Sarita Croce, Assistant Director of the Merrimack Public Works Department/Wastewater will be at the Library to answer any questions about the proposed Wastewater upgrade project that will be on the April 2020 Warrant Article. Please stop by and learn what this is all about.
The Town of Merrimack, owns, operates, maintains and performs capital upgrades on nine remote wastewater pump stations and a 5 million gallon per day (MGD) wastewater treatment facility (WWTF). These facilities convey and treat flow from a variety of commercial, residential and industrial sources. The two largest remote pump stations –Thornton’s Ferry Pump Station and Souhegan Pump Station – and the WWTF were brought online in 1970. Additionally, the Town also owns, operates, maintains and performs capital upgrades on a Compost Facility located on the WWTF property, including a Compost Amendment Storage Building. This facility converts dewatered biosolids from the Merrimack WWTF, as well as several WWTFs from surrounding communities, into a high-quality compost that is marketed to local and regional residential and commercial users. The Compost Facility and Compost Amendment Storage Facility were brought online in 1994.

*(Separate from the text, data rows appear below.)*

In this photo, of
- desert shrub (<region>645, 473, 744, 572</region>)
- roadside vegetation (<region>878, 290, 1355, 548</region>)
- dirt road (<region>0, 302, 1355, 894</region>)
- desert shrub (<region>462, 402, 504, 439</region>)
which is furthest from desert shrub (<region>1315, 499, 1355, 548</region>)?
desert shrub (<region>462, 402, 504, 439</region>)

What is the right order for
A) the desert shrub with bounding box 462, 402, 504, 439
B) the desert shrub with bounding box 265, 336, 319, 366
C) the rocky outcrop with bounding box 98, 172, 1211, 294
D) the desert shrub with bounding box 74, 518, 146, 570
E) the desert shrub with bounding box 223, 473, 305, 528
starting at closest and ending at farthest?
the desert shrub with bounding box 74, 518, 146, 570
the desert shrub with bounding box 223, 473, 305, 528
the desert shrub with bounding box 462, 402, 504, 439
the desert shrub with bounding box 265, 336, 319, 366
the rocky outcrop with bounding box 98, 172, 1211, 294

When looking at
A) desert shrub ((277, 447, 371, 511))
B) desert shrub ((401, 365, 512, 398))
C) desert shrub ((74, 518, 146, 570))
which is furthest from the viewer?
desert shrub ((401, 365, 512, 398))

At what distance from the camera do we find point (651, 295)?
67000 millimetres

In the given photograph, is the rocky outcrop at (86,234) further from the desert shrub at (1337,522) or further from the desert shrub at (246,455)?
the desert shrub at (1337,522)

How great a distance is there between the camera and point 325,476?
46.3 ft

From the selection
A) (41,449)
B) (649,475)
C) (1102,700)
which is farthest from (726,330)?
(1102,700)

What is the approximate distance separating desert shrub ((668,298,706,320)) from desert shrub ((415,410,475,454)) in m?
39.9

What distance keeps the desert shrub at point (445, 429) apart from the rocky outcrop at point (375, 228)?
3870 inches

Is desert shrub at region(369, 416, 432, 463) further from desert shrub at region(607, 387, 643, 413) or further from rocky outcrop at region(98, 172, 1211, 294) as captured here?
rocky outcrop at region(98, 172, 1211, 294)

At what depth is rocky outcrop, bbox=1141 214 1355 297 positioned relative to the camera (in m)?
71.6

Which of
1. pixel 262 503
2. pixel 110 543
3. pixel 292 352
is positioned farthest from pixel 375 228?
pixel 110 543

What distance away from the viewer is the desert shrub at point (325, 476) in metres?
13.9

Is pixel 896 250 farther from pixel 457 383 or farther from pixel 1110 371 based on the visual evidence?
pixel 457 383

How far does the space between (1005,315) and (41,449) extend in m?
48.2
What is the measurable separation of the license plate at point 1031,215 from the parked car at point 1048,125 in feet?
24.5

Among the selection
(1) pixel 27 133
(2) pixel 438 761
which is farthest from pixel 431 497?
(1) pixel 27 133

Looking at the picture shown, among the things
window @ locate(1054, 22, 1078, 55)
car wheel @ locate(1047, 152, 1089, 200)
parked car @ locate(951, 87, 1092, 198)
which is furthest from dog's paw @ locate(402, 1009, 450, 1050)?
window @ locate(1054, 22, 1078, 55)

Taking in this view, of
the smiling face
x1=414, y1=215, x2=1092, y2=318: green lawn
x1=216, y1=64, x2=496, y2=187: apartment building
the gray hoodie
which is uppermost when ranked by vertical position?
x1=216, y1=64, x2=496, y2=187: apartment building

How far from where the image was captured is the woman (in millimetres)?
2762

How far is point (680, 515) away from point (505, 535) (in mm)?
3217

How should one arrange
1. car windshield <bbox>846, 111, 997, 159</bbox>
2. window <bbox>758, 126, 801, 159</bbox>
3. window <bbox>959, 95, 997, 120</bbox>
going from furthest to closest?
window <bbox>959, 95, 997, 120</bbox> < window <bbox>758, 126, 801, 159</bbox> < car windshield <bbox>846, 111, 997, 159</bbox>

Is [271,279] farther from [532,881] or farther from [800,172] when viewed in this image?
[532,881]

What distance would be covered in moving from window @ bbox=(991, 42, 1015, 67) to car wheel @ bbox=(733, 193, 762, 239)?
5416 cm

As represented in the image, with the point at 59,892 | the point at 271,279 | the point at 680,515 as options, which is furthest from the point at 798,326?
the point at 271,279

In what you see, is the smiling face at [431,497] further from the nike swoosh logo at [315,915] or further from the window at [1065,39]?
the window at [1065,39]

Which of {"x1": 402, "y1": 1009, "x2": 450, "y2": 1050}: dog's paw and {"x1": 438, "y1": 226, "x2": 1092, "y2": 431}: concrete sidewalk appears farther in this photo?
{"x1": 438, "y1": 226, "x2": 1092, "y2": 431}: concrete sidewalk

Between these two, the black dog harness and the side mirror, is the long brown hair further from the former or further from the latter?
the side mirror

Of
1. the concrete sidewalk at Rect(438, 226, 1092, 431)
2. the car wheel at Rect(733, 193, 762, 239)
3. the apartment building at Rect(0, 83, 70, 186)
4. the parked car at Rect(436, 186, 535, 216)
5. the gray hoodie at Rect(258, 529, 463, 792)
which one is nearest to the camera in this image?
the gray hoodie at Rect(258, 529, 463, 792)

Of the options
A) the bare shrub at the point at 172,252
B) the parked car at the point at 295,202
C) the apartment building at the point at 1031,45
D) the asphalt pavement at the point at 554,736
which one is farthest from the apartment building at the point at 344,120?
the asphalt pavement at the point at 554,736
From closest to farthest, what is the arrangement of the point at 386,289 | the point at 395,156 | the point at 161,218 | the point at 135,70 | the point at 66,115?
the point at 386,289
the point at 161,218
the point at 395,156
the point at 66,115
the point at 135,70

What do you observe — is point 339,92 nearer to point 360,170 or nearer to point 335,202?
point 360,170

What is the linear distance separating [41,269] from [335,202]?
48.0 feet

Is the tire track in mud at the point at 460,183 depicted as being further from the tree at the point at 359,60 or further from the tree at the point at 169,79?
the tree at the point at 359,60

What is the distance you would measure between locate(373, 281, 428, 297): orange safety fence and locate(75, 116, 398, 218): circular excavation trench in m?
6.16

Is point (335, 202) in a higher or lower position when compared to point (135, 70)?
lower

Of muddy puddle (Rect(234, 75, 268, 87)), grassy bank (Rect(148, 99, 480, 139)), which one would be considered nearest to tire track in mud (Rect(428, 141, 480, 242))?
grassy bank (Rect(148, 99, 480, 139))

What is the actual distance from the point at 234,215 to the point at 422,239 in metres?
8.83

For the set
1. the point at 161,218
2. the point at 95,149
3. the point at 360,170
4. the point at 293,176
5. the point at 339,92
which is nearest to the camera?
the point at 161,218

In 2019, the Town proposed and presented to the public a project to upgrade the two remote pump stations and the WWTF. The total estimated project cost of the upgrades is $22,620,000 which includes design, construction, technical services, and all fees. Based on the size of the project, the Town chose to split appropriation of the total project cost between two warrant articles. The first warrant article for $13,100,000 was approved in April 2019 and will cover the design of the complete project and the construction cost for Thornton’s Ferry Pump Station, Souhegan Pump Station, a new influent screenings facility and Main Pump Station which is located at the WWTF. The second warrant article for an additional $9,520,000 will be included on the ballot in April 2020 to cover the construction cost of the remaining scope items at the WWTF.
The three main goals for this project are as follows:
• Replacing equipment that is well beyond its useful and recommended life: Most of the equipment systems to be upgraded are over 30 years old and many are approaching 50 years old.
• Addressing safety concerns: Select upgrades have been included to address ongoing safety concerns related to accessibility of process spaces for equipment maintenance and structure cleaning.
• Addressing code-related deficiencies: Building and electrical codes have changed significantly since these equipment systems and buildings were originally constructed.